Memorial Day - to święto czczące pamięć, przede wszystkim poległych żołnierzy - powiedział w kazaniu w czasie polowej Mszy św. odprawianej na cmentarzu Maryhill w Niles pod Chicago, polonijny biskup Tomasz Paprocki. - Ale jest to święto nie tylko weteranów. Podczas całego weekendu powracaliśmy pamięcią do tych, których wśród nas już nie ma. Taki jest głęboki sens tego święta.
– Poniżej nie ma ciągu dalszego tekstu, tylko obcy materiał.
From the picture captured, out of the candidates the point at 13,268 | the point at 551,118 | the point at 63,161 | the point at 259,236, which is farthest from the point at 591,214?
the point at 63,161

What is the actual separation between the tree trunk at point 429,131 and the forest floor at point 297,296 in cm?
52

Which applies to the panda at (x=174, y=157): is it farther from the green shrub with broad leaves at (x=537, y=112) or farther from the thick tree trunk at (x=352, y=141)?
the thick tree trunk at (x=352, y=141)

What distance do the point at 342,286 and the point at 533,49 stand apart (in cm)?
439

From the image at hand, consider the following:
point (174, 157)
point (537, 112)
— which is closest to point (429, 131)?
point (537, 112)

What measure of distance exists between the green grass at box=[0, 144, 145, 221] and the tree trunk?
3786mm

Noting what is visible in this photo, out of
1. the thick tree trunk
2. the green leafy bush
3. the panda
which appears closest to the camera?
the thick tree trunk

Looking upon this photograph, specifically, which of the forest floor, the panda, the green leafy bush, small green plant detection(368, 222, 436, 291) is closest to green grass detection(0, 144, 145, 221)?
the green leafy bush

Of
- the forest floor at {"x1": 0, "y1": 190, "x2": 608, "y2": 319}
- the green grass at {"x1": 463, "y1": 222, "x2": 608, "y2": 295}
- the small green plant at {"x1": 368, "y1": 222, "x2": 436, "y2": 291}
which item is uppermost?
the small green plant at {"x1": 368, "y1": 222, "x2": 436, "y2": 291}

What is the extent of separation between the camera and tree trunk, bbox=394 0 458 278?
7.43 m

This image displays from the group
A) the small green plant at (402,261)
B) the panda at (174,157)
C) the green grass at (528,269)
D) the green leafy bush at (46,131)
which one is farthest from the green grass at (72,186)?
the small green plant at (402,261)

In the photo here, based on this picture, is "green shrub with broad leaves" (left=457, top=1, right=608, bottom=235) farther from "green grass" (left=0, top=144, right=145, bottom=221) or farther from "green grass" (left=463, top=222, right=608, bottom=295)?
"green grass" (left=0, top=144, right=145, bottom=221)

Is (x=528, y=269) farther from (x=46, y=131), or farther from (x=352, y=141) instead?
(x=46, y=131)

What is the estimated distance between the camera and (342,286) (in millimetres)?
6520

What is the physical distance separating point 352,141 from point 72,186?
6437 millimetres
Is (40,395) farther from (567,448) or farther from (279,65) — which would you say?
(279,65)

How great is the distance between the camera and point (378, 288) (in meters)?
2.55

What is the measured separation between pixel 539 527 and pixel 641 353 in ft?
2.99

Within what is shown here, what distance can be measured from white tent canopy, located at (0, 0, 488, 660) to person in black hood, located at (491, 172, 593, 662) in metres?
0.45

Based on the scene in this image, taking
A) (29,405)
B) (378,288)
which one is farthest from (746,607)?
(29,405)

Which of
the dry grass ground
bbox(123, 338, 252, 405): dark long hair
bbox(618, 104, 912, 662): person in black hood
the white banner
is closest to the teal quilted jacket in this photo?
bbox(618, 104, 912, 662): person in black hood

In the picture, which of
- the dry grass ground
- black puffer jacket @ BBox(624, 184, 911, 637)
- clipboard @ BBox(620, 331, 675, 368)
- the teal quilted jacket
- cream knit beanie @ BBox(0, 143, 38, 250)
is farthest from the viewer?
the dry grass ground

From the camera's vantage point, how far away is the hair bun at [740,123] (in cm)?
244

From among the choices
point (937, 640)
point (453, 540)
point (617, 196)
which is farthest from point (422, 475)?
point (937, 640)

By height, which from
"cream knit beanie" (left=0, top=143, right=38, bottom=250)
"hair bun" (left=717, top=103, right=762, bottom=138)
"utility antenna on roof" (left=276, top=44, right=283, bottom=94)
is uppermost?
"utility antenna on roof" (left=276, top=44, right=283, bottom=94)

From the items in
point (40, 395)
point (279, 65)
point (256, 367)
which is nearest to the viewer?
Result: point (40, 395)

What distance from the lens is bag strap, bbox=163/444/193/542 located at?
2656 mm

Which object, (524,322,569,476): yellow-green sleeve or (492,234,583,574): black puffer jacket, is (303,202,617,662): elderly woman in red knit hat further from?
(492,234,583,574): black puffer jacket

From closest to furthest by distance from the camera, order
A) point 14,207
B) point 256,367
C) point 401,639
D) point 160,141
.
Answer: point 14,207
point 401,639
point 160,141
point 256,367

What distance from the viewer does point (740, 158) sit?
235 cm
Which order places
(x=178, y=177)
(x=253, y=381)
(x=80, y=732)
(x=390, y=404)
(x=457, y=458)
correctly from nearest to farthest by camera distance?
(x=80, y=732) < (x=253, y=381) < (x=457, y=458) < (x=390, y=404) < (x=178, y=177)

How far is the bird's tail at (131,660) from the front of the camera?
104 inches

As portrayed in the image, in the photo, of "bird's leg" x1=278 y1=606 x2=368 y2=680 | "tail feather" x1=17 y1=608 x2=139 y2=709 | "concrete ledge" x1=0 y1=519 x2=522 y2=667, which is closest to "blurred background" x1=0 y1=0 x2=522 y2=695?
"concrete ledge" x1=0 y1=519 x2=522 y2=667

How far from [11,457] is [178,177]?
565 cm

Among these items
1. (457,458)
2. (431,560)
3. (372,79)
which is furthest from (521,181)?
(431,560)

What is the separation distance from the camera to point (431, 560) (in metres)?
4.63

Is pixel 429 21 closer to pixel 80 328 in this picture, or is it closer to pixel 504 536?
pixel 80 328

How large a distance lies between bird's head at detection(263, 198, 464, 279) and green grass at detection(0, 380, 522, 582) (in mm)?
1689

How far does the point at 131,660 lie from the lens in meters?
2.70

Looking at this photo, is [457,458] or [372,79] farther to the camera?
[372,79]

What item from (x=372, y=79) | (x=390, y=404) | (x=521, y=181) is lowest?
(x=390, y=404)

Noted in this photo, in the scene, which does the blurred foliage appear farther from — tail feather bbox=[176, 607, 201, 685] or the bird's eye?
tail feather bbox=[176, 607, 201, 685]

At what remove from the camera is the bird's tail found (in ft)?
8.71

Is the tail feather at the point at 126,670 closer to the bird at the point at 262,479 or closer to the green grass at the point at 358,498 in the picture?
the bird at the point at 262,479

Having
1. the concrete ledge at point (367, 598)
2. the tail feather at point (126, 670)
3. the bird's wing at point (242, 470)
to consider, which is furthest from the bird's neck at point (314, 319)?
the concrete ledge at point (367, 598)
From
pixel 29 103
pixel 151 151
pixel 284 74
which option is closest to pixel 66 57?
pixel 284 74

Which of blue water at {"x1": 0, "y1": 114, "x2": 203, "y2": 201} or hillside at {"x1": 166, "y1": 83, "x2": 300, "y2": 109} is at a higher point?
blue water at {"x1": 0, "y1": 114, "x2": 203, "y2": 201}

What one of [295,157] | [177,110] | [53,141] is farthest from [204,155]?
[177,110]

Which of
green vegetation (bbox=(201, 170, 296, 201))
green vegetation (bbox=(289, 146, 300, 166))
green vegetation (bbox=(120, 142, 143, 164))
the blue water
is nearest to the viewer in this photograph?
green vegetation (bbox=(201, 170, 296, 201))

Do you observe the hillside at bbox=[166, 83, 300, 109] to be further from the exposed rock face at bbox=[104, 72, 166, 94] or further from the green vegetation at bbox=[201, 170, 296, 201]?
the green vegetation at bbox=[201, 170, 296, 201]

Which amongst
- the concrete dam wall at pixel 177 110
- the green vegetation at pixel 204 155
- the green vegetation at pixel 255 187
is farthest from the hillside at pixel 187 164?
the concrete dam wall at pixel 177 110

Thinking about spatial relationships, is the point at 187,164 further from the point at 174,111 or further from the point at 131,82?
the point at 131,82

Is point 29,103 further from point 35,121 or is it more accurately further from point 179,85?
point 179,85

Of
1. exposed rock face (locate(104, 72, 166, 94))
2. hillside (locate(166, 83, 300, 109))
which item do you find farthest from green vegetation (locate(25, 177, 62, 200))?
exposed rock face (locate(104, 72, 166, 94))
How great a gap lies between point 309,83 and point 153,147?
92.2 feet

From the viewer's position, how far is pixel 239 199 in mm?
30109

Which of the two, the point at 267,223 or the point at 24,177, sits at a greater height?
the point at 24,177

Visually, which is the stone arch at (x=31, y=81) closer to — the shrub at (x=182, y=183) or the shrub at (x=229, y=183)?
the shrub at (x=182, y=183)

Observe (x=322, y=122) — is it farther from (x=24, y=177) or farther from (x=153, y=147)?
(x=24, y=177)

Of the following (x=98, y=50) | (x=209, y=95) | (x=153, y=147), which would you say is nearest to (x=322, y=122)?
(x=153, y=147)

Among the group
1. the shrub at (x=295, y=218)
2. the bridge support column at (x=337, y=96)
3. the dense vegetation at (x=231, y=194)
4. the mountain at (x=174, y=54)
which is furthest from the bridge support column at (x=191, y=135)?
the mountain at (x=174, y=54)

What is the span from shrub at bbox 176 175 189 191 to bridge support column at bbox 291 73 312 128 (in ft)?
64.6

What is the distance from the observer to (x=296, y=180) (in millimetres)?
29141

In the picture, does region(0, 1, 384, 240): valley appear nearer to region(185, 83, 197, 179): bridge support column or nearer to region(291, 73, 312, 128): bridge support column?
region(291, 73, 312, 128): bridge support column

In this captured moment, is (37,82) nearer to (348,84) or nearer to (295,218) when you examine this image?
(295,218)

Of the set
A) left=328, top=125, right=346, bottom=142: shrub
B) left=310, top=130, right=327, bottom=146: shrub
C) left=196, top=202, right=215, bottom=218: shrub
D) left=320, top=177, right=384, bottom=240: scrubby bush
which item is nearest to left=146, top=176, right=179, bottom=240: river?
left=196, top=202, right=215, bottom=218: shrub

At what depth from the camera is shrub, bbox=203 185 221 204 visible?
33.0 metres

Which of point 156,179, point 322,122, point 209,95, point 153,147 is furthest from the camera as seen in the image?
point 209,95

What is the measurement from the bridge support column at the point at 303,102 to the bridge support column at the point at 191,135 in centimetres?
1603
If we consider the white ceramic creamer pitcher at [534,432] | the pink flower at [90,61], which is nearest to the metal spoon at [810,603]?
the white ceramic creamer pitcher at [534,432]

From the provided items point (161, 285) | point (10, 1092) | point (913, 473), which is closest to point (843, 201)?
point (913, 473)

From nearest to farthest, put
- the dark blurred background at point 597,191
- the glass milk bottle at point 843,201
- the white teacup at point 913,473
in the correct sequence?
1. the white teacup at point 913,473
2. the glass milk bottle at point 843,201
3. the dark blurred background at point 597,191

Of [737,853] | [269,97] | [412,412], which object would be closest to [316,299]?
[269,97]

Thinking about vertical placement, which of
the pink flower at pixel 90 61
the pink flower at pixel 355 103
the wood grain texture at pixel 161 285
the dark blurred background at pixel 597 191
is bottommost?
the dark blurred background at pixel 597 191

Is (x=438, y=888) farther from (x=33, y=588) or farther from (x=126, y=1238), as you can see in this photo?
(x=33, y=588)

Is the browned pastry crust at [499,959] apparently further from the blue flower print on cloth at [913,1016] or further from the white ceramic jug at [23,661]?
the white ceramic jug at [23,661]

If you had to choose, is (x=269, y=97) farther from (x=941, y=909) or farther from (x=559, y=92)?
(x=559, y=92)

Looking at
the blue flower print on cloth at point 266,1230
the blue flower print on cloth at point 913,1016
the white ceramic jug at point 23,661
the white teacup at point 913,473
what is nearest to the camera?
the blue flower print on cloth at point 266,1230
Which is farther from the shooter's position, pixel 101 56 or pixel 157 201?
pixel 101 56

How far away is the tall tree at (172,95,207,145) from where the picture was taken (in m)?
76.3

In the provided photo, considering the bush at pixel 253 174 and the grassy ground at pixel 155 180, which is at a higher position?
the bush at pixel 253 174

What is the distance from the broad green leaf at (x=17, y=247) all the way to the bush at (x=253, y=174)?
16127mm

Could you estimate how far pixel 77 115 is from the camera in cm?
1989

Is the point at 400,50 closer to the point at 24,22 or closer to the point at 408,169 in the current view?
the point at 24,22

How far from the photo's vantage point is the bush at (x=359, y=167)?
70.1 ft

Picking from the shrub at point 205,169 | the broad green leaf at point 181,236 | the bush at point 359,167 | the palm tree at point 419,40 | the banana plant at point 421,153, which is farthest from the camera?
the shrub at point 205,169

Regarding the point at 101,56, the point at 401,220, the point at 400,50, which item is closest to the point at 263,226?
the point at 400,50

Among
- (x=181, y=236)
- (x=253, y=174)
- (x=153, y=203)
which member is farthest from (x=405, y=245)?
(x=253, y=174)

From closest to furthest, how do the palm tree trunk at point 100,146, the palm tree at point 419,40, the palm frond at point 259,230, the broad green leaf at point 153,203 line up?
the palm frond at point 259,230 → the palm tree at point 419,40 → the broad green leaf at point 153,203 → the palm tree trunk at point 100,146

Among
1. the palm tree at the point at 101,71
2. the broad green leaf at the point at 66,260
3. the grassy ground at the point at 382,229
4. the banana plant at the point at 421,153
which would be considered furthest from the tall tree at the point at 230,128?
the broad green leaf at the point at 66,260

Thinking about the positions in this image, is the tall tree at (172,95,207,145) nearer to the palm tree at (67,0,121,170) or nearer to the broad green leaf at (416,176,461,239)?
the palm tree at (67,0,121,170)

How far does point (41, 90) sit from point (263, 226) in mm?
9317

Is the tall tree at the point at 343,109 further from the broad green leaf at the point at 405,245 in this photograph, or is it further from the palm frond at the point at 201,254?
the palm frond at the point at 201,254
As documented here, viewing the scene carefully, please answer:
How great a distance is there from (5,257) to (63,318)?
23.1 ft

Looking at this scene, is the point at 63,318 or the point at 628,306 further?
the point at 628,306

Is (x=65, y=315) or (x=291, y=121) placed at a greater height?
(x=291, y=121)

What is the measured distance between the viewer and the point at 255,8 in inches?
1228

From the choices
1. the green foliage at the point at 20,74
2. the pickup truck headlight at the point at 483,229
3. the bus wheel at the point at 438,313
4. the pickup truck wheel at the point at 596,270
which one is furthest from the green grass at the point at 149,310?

Jak wielu z nas Memorial Day traktuje jedynie, jako tzw. „długi weekend”, czyli trzy, a czasem cztery dni wolne od pracy, w czasie których nawet przez chwilę nasze myśli nie kierują się w stronę weteranów i tych, których przy nas już nie ma
Okazuje się, że takie „beztroskie” świętowanie Memorial Day w USA nie jest, i miejmy nadzieję, że nigdy nie będzie, domeną chicagowskiej Polonii (choć i tu zdarzają się wyjątki). Pamięć o poległych żołnierzach, o polskich weteranach oraz o tych wszystkich, dzięki którym możemy cieszyć się wolnością, pielęgnowana jest wciąż w polonijnym środowisku. A to za sprawą żyjących wciąż wśród nas weteranów II wojny światowej, dzięki działaniom polskich harcerzy, dla których zawołanie: - „Bóg, Honor i Ojczyzna” znaczą wiele. Ci harcerze to nasza duma i radość - komentowali weterani obecni na uroczystościach na cmenatrzu Maryhill. - Patrząc na tych młodych ludzi śmiało możemy powiedzieć, że wychowaliśmy w poczuciu znajomości historii kolejne pokolenie Polaków żyjących na emigracji.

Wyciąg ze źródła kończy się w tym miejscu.